Adaptive Scores for Octet & Quintet
SemiHemiDemiCircle 1 & 2
Instrumentation: computer + indeterminate instruments
To begin with, you can find below a video explaining to my collaborators how the adaptive score software works. Note that an earlier version of this project went by the name “Matrix of Desires”. However, as I scaled back my ambitions and evolved the adaptive score for live performance involving data being passed between 8 performers (1 computer + 7 humans) in a circular round, I decided to change the name of this and subsequent instantiations to “SemiHemiDemiCircle”.
After an early rehearsal (video below) of the work, at which my professor jokingly said that it sounded like a new version of “In C”, I decided to revamp my approach. One issue, as evidenced by my professor’s remark, is that the piece would tend to get stuck on one note. I wanted more from it.

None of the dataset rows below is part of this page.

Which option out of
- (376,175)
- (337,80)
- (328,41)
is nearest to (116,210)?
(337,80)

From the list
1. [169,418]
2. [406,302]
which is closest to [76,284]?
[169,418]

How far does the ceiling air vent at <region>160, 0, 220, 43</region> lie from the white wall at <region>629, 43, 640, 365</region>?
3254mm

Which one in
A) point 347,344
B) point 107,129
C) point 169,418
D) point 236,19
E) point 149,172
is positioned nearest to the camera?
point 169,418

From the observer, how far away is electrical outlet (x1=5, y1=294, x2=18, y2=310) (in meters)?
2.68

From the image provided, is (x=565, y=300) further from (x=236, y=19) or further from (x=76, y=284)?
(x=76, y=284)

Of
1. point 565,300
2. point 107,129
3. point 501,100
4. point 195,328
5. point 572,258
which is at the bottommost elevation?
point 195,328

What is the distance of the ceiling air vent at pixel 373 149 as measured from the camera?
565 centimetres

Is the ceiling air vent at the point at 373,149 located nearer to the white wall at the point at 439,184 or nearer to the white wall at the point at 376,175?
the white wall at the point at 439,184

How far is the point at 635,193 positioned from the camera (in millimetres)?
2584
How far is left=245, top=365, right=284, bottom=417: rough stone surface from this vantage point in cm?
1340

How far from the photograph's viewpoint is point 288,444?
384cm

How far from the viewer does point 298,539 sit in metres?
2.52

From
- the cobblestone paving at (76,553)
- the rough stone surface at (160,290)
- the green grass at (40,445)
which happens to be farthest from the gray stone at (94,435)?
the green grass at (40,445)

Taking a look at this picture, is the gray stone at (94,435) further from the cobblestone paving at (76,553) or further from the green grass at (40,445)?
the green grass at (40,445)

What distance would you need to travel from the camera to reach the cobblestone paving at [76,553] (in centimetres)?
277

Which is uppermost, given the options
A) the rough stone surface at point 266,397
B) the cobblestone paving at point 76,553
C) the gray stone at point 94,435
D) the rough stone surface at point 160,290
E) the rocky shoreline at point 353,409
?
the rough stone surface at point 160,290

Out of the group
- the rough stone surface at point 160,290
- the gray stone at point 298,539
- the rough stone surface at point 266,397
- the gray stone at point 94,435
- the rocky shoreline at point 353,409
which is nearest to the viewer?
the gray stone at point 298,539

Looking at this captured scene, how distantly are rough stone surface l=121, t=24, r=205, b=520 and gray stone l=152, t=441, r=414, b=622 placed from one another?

So I regrouped. As I was thumbing through Todd Winkler’s book, Composing Interactive Music: Techniques and Ideas Using Max, I came across Robert Rowe’s trichotomy for “composer objects” within interactive music. Composer objects, Rowe contends, can be transformative (transforming inputs), generative (generating new outputs), or sequenced (involving pre-programmed changes). I realized that it was the absence of these latter two aspects that was causing my piece to be overly static. So I decided to make a slight change in venue from a standalone Max application, to discrete Max for Live devices in Ableton Live. This had a number of upshots. It allowed me to include a sequenced kernel to get the piece going and it allowed me to make use of already existing generative tools such as chance operations, note echoes, and quantization. It also just made signal routing a lot easier for live performance. Here is a video showing a demo of SemiHemiDemiCircle 1 in that context:
With progress achieved, yet still much more troubleshooting to be done, we eventually arrived at the ensuing ensemble performance (for my piece, you can jump to 14:00):
I have since continued to work with SemiHemiDemiCircle, producing the following studio version for quintet:
Most recently, at a CCRMA workshop, I began to explore what it might be like to realize an adaptive score project such as this by a full orchestra using a concept I call “players as representatives”. I look forward to continuing to develop this project into the future.